- **Provided passage**
● ● ● ● ●

Matt O’Donnell replied to my tweet on a post about Open Graph Database Protocol, saying:
@patrickDurusau re #opengraph thoughts how #topicmaps can be used as alternatives for organic user driven practice for this sort of thing?
A bit more question than I can answer in 140 characters so I am replying here and will tweet the post. 😉
I am not sure that we should be seeking alternatives to “organic user driven practice” for adding information to web pages.
I didn’t always think so and it may be helpful if I say why my opinion has changed.
Set the way-back machine for the late 1980’s, early 1990’s, SciAM had coverage of SGML, the TEI was formed, great days were ahead for document re-use, preservation and processing. Except that the toolkits, for the average user, really sucked. For a variety of reasons, most of which are covered elsewhere, SGML found its way into very sophisticated systems but not much further.
XML, a subset of SGML, with simplified processing rules, was created to enter the market spaces not occupied by SGML. In fact, XML parsers were touted as being a weekend project for the average computer programmer. And certainly, given the gains of this simplied (some would say bastardized) system of markup, users would flock to its use.
Ahem, well, XML has certainly proven to be useful for data interchange (one of its original use cases) and with the advent of better interfaces (i.e., users don’t know they are using XML), XML has finally entered the broad consumer market.
And without a doubt, for a large number of use cases, XML is an excellent solution. Unfortunately is it one that the average user cannot stand. So solutions involving XML markup for the most part display the results and not the process to the average user.
I think there is a lesson to be learned from the journey in markup. I read text with markup almost as easy as I do clear text but that isn’t the average experience. Most users want their titles to be centered, special terms bolded, paragraphs, lists, etc., and they don’t really care how it got that way.
In semantic domains, users want to be able to find the information they need. (full stop) They could care less whether we use enslaved elves, markup, hidden Markov models or some other means to deliver that result.
True enough we have to enlist the assistance of users in such quests but expecting all but a few to use Topic Maps as topic maps is as futile as the Open Graph Database Protocol.
What we need to do is learn from user behavior what semantics they intend and create mechanisms to map that into our information systems. Since that information exists in different information systems, we will need topic maps to merge the resulting content together.
For example, if we determine that a a matter of practice that when a user writes: someText and the someText appears in the resource pointed to by someURL, what is intended is an identification, then we should treat all the same uses of someURL as identifying the same subject.

● ● ● ● ●

- **Information**
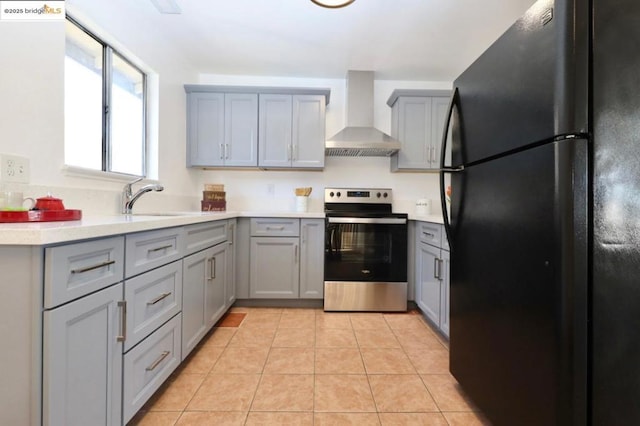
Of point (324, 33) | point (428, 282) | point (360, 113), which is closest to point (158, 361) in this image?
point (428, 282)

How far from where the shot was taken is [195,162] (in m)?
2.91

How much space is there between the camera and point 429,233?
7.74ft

● ● ● ● ●

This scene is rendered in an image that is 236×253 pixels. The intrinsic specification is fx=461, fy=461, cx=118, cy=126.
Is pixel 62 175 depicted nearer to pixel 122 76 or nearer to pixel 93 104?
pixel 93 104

● ● ● ● ●

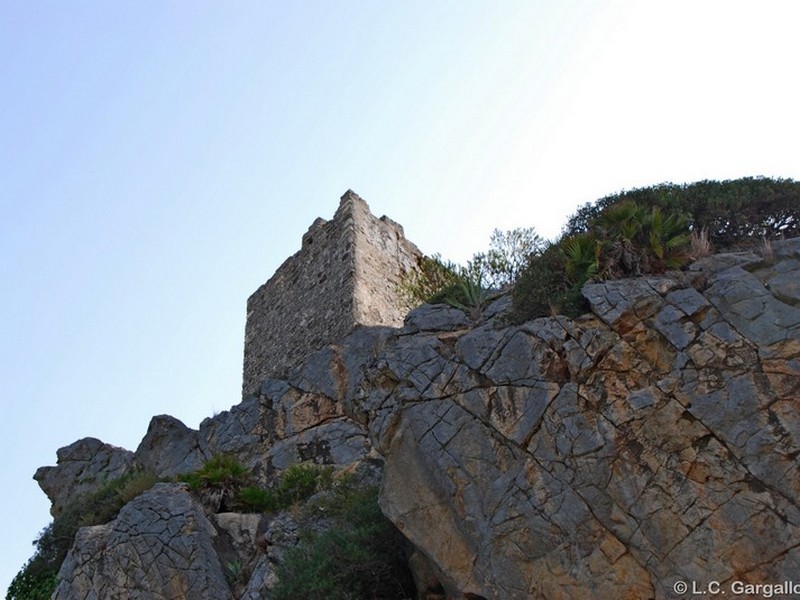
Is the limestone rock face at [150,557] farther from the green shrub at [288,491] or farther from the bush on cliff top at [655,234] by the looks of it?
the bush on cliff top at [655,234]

● ● ● ● ●

- **Exercise instructions**
1 - According to the passage on topic maps and markup, what were XML parsers touted as being for the average computer programmer?
2 - Pick up the passage on topic maps and markup right after its final sentence and carry it forward in the same voice.

- **Answers**
1 - A weekend project.

2 -
May be wrong in some cases but it is a start towards capturing what users intend without asking them to do more than they are right now.
Next move (this works for the new ODF metadata mechanism): We associate metadata vocabularies written in RDF or other forms, with documents with the express purpose of being associated with the content of documents. For example, if I write a document about WG3 (the ISO topic maps working group), I should be able to associate a vocabulary with that document that identifies all the likely subjects with no help from me. And when the document is saved, links to identifiers are inserted into the document.
That is we start to create smarter documents rather than trying to harvest dumb ones. Could be done with medical reports, patient charts, economic reports, computer science articles, etc.
Still haven’t reached topic map have I? Well, but all those somewhat smarter documents are going to have different vocabularies. At least if we ever expect usage of that sort of system to take off. Emory Hospital (just to pick one close to home) isn’t going to have exactly the same vocabulary as the Mayo Clinic. And we should not wait for them to have the same vocabulary.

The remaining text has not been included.